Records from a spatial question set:
--------------------------------------------------
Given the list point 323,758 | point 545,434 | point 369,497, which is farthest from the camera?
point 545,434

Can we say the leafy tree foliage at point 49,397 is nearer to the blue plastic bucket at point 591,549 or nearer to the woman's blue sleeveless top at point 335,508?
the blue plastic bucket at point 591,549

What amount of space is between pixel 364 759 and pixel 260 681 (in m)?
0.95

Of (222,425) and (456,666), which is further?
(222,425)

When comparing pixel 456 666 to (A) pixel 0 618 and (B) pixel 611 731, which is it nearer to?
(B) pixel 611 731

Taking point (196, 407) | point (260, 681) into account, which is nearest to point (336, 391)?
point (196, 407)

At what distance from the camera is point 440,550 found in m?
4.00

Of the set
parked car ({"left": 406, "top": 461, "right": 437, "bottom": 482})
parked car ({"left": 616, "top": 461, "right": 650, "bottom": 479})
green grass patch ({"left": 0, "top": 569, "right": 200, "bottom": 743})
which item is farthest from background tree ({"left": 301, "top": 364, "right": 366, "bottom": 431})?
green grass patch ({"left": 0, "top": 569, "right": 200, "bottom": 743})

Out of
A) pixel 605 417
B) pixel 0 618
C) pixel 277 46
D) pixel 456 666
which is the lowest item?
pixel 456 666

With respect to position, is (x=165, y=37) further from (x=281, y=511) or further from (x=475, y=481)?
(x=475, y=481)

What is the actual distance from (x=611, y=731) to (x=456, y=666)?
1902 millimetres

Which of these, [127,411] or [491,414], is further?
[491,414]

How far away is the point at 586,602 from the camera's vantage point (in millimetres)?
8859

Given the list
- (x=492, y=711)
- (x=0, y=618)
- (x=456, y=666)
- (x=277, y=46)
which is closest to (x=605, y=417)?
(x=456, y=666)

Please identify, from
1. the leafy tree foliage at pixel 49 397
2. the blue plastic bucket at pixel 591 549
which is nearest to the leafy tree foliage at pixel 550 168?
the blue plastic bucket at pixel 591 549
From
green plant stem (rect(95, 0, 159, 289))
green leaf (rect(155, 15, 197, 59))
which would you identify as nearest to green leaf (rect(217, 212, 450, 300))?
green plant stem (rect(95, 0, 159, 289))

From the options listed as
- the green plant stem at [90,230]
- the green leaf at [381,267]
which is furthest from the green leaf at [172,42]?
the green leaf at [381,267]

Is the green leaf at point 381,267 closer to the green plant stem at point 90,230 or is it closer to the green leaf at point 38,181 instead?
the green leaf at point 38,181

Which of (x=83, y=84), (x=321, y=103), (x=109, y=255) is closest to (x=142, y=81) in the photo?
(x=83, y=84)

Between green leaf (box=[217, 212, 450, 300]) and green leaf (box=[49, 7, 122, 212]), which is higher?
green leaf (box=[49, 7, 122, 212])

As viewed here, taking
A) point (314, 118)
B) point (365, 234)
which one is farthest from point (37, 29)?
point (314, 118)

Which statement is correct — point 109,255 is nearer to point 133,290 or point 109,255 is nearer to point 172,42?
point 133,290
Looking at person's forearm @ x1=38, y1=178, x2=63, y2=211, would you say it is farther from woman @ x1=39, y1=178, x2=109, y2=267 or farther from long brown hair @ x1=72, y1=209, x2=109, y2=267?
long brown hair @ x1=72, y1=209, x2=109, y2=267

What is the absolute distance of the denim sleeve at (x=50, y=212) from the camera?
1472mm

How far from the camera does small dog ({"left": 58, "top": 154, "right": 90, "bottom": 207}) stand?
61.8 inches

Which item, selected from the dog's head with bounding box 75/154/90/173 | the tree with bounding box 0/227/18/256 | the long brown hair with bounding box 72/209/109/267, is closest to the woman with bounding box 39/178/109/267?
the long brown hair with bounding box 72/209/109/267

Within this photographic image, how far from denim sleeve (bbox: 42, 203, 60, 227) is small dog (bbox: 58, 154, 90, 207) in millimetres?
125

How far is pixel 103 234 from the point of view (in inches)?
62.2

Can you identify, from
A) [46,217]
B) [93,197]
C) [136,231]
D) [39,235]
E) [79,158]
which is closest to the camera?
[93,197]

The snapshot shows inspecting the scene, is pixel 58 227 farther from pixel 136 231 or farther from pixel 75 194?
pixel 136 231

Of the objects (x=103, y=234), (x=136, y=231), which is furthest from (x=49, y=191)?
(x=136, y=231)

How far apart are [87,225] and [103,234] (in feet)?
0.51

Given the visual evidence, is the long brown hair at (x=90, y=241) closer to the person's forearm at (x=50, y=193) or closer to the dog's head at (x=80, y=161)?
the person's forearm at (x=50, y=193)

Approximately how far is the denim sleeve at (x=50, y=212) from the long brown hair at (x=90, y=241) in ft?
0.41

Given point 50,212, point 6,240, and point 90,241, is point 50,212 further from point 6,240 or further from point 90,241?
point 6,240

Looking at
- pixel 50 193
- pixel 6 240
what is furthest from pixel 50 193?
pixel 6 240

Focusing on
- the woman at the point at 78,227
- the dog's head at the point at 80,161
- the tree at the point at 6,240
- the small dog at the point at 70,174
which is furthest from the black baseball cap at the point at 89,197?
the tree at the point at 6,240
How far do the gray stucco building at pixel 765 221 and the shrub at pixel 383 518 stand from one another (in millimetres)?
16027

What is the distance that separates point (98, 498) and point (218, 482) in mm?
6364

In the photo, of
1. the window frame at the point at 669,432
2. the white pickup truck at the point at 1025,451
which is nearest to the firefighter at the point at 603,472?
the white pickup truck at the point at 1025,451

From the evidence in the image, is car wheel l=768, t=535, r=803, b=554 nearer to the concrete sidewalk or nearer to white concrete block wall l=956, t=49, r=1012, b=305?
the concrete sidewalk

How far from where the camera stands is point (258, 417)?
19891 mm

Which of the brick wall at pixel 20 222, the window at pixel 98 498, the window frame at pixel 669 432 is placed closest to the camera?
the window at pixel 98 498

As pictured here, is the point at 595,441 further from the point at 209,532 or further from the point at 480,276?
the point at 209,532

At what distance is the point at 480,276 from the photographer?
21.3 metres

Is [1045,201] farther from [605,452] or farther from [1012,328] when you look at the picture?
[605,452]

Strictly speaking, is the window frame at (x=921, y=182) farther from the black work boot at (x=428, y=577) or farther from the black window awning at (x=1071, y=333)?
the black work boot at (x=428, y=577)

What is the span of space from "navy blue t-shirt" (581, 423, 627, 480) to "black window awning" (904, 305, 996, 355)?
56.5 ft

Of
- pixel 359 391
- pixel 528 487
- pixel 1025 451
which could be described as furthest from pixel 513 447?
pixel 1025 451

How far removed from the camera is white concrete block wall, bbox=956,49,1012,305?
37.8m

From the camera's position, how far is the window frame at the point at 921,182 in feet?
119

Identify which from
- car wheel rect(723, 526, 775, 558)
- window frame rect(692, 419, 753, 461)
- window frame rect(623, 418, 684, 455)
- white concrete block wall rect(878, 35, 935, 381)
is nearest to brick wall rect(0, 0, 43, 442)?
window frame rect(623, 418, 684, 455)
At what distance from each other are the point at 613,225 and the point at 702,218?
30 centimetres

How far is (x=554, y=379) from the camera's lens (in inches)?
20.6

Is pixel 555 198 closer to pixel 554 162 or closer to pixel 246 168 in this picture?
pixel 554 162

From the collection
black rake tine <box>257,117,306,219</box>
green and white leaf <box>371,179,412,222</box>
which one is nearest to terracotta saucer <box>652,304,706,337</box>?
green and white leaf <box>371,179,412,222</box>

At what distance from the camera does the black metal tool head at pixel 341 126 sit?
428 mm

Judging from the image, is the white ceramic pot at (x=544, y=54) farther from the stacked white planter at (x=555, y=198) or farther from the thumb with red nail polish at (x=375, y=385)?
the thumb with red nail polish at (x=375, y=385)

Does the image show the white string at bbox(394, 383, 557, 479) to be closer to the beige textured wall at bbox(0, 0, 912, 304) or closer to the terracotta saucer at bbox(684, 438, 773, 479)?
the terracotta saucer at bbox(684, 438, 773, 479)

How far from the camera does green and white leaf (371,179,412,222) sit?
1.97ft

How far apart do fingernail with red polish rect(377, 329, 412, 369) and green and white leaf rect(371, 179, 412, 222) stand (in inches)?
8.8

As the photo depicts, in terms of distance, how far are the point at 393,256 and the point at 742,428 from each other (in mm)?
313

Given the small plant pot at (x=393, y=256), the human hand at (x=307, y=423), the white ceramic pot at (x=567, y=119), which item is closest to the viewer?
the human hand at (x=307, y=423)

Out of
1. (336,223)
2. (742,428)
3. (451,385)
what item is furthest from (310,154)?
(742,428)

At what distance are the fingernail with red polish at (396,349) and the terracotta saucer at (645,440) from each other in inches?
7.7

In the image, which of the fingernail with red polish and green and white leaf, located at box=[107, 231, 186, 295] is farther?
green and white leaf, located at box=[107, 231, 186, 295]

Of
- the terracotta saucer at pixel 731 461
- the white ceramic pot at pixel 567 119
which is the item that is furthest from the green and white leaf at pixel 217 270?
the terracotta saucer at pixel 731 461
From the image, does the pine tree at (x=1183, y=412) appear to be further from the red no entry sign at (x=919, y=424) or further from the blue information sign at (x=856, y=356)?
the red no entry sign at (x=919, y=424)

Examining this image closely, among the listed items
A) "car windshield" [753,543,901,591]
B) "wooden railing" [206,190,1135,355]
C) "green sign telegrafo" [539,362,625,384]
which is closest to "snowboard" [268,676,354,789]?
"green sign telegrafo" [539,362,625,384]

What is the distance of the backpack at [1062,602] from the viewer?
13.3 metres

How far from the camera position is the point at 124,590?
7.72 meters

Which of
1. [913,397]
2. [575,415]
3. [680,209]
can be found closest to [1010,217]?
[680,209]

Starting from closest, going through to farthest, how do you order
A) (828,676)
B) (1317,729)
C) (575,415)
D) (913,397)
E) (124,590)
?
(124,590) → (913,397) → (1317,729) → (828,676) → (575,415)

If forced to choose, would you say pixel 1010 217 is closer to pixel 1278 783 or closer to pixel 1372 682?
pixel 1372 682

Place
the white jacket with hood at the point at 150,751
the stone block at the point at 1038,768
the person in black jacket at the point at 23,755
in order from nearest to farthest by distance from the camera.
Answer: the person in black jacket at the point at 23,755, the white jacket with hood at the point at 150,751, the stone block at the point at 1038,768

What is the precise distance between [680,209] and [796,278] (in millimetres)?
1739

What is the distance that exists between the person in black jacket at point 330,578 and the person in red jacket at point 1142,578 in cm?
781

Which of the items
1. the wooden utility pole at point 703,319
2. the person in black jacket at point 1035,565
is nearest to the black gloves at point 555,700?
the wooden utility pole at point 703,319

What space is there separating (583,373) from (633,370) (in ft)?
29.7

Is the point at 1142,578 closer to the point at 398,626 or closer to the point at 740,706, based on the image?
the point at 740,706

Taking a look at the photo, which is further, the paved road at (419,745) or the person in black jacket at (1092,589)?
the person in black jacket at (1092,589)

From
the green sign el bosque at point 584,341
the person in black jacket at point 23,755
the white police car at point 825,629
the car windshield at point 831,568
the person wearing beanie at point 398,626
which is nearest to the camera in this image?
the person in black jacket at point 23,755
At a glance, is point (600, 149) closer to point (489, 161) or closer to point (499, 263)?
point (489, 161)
--------------------------------------------------
Copy exactly the lines of the listing above, beginning at the line with "What is the distance of" and ending at its final line; write out nothing else.

Exercise solution:
What is the distance of the backpack at [1062,602] from the viewer?
13.3 metres

How far from the camera position is the point at 124,590?
7.72 meters

Which of
1. [913,397]
2. [575,415]
3. [680,209]
can be found closest to [1010,217]?
[680,209]

Starting from closest, going through to farthest, how do you order
A) (828,676)
B) (1317,729)
C) (575,415)
D) (913,397)
E) (124,590)
?
(124,590) → (913,397) → (1317,729) → (828,676) → (575,415)

If forced to choose, would you say pixel 1010 217 is closer to pixel 1278 783 or closer to pixel 1372 682?
pixel 1372 682

Place
the white jacket with hood at the point at 150,751
the stone block at the point at 1038,768
the person in black jacket at the point at 23,755
in order from nearest to farthest by distance from the camera.
Answer: the person in black jacket at the point at 23,755, the white jacket with hood at the point at 150,751, the stone block at the point at 1038,768

What is the precise distance between [680,209] and [796,278] (in millimetres)?
1739

What is the distance that exists between the person in black jacket at point 330,578 and the person in red jacket at point 1142,578 in cm?
781

Which of the items
1. the wooden utility pole at point 703,319
2. the person in black jacket at point 1035,565
is nearest to the black gloves at point 555,700?
the wooden utility pole at point 703,319

What space is there separating (583,373) from (633,370) (in ft)?
29.7

Is the point at 1142,578 closer to the point at 398,626 or closer to the point at 740,706, based on the image?
the point at 740,706

Taking a look at the photo, which is further, the paved road at (419,745) or the person in black jacket at (1092,589)?
the person in black jacket at (1092,589)

From
the green sign el bosque at point 584,341
the person in black jacket at point 23,755
the white police car at point 825,629
the car windshield at point 831,568
the person wearing beanie at point 398,626
which is nearest to the camera in this image?
the person in black jacket at point 23,755
At a glance, is point (600, 149) closer to point (489, 161) or closer to point (499, 263)?
point (489, 161)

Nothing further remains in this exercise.